Rewrite the rows below, replacing every "green highway sign" with "overhead road sign" and keeping everything else the same.

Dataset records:
☆ ☆ ☆ ☆ ☆ ☆ ☆

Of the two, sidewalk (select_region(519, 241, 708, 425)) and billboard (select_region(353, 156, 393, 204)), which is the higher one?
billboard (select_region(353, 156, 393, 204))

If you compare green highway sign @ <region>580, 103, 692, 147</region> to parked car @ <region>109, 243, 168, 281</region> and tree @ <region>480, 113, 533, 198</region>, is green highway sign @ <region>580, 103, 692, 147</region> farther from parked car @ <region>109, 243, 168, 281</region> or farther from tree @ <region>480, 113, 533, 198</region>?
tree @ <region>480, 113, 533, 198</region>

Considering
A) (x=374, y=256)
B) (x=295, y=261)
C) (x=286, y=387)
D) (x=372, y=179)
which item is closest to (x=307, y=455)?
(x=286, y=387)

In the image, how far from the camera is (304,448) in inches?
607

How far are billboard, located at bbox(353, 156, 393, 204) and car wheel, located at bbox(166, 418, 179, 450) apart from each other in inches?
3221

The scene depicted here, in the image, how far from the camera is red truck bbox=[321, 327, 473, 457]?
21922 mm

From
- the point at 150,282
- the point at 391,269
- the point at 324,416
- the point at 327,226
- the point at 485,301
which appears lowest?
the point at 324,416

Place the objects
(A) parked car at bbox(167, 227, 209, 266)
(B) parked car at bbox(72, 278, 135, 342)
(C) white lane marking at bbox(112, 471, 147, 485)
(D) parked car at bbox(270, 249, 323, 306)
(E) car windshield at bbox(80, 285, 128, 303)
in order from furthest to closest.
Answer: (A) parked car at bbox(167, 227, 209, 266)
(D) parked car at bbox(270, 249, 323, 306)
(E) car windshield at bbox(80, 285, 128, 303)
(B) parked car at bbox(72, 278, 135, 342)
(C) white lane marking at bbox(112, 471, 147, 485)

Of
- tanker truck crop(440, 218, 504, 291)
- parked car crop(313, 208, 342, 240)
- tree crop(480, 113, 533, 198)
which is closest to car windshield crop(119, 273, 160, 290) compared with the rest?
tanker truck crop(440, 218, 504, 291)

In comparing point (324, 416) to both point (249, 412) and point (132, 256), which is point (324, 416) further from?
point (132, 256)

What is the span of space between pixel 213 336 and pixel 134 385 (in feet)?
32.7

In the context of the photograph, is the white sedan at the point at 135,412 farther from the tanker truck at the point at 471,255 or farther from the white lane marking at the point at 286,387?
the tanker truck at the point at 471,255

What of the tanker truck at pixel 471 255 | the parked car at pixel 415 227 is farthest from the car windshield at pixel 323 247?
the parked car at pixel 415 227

☆ ☆ ☆ ☆ ☆ ☆ ☆

## REPLY TO THE TASK:
Of the two, sidewalk (select_region(519, 241, 708, 425)) and billboard (select_region(353, 156, 393, 204)), which is the higher one?
billboard (select_region(353, 156, 393, 204))

If you compare overhead road sign @ <region>580, 103, 692, 147</region> to parked car @ <region>109, 243, 168, 281</region> and tree @ <region>480, 113, 533, 198</region>, is overhead road sign @ <region>580, 103, 692, 147</region> farther from parked car @ <region>109, 243, 168, 281</region> or farther from tree @ <region>480, 113, 533, 198</region>?
tree @ <region>480, 113, 533, 198</region>

Considering
A) (x=374, y=256)
B) (x=295, y=261)
C) (x=286, y=387)
D) (x=372, y=179)
which item is closest to (x=307, y=455)?
(x=286, y=387)

In the image, how far from the camera is (304,448) in inches?
607

How far are billboard, located at bbox(353, 156, 393, 204) and car wheel, located at bbox(166, 418, 179, 450) apart from each other in inches?
3221

The scene depicted here, in the image, how far from the camera is red truck bbox=[321, 327, 473, 457]?
21922 mm

From
- the point at 150,282
- the point at 391,269
- the point at 324,416
- the point at 327,226
- the point at 485,301
which appears lowest?
the point at 324,416

Place the objects
(A) parked car at bbox(167, 227, 209, 266)
(B) parked car at bbox(72, 278, 135, 342)
(C) white lane marking at bbox(112, 471, 147, 485)
(D) parked car at bbox(270, 249, 323, 306)
(E) car windshield at bbox(80, 285, 128, 303)
in order from furthest to closest.
Answer: (A) parked car at bbox(167, 227, 209, 266)
(D) parked car at bbox(270, 249, 323, 306)
(E) car windshield at bbox(80, 285, 128, 303)
(B) parked car at bbox(72, 278, 135, 342)
(C) white lane marking at bbox(112, 471, 147, 485)

Of
- tanker truck crop(440, 218, 504, 291)
- parked car crop(313, 208, 342, 240)
- tree crop(480, 113, 533, 198)
which is closest to car windshield crop(119, 273, 160, 290) compared with the rest?
tanker truck crop(440, 218, 504, 291)

In comparing point (324, 416) to both point (249, 412) and point (132, 256), which is point (324, 416) further from?
point (132, 256)

What is the span of space between pixel 213 336 and pixel 134 385 (in feet)?
32.7

In the context of the photograph, is the white sedan at the point at 135,412 farther from the tanker truck at the point at 471,255 or farther from the white lane marking at the point at 286,387?
the tanker truck at the point at 471,255

What of the tanker truck at pixel 471 255 | the parked car at pixel 415 227 is farthest from the car windshield at pixel 323 247?
the parked car at pixel 415 227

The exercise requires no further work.